#### Required work
Word for word, transcribe all of the records.

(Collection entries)
------------------------------------
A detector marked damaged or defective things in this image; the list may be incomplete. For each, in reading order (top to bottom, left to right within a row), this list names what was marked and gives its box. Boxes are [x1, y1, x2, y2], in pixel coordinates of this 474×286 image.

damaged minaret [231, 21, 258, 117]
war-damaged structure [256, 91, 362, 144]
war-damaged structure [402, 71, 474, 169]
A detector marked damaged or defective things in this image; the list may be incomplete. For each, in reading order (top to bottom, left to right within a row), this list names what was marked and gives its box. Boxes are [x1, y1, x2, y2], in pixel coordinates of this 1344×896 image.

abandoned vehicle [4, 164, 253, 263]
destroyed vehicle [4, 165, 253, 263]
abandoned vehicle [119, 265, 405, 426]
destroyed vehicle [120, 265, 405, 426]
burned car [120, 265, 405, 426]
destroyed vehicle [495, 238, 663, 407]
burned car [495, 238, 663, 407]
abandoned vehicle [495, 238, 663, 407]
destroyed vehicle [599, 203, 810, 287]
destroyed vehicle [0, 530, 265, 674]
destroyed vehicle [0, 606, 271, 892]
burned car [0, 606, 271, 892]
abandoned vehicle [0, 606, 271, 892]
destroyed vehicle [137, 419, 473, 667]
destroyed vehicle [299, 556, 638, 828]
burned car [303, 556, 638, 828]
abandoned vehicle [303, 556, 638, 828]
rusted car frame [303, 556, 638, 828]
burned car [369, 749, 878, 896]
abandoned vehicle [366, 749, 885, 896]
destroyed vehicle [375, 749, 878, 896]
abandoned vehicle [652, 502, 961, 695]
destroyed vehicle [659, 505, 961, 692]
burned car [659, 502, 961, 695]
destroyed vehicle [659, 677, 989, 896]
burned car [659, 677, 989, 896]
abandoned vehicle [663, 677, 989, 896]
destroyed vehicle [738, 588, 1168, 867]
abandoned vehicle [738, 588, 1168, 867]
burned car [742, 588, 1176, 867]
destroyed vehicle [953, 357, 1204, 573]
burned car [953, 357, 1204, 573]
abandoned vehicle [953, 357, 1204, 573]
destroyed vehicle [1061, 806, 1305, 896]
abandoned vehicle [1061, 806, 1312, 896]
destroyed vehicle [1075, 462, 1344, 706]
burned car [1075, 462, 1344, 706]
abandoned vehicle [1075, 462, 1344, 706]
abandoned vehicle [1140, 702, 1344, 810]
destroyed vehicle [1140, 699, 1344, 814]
------------------------------------
#### Output for this exercise
A detector marked damaged or defective things in this image; the list may be incomplete. For each, in reading order (top to bottom, left to right within a row), this list names what was marked and gives its box. Boxes are [x1, y1, x2, y2], in pixel coordinates of this 474×286 image.

damaged minaret [231, 21, 258, 117]
war-damaged structure [256, 91, 362, 144]
war-damaged structure [402, 71, 474, 169]
A detector marked damaged or defective things in this image; the list may be incomplete. For each, in reading order (top to bottom, left to right within a row), this list names what was marked and gives its box. Boxes are [x1, y1, x2, y2], in pixel coordinates of this 1344×896 image.

abandoned vehicle [4, 164, 253, 263]
destroyed vehicle [4, 165, 253, 263]
abandoned vehicle [119, 265, 405, 426]
destroyed vehicle [120, 265, 405, 426]
burned car [120, 265, 405, 426]
destroyed vehicle [495, 238, 663, 407]
burned car [495, 238, 663, 407]
abandoned vehicle [495, 238, 663, 407]
destroyed vehicle [599, 203, 810, 287]
destroyed vehicle [0, 530, 265, 674]
destroyed vehicle [0, 606, 271, 892]
burned car [0, 606, 271, 892]
abandoned vehicle [0, 606, 271, 892]
destroyed vehicle [137, 419, 473, 667]
destroyed vehicle [299, 556, 638, 828]
burned car [303, 556, 638, 828]
abandoned vehicle [303, 556, 638, 828]
rusted car frame [303, 556, 638, 828]
burned car [369, 749, 878, 896]
abandoned vehicle [366, 749, 885, 896]
destroyed vehicle [375, 749, 878, 896]
abandoned vehicle [652, 502, 961, 695]
destroyed vehicle [659, 505, 961, 692]
burned car [659, 502, 961, 695]
destroyed vehicle [659, 677, 989, 896]
burned car [659, 677, 989, 896]
abandoned vehicle [663, 677, 989, 896]
destroyed vehicle [738, 588, 1168, 867]
abandoned vehicle [738, 588, 1168, 867]
burned car [742, 588, 1176, 867]
destroyed vehicle [953, 357, 1204, 573]
burned car [953, 357, 1204, 573]
abandoned vehicle [953, 357, 1204, 573]
destroyed vehicle [1061, 806, 1305, 896]
abandoned vehicle [1061, 806, 1312, 896]
destroyed vehicle [1075, 462, 1344, 706]
burned car [1075, 462, 1344, 706]
abandoned vehicle [1075, 462, 1344, 706]
abandoned vehicle [1140, 702, 1344, 810]
destroyed vehicle [1140, 699, 1344, 814]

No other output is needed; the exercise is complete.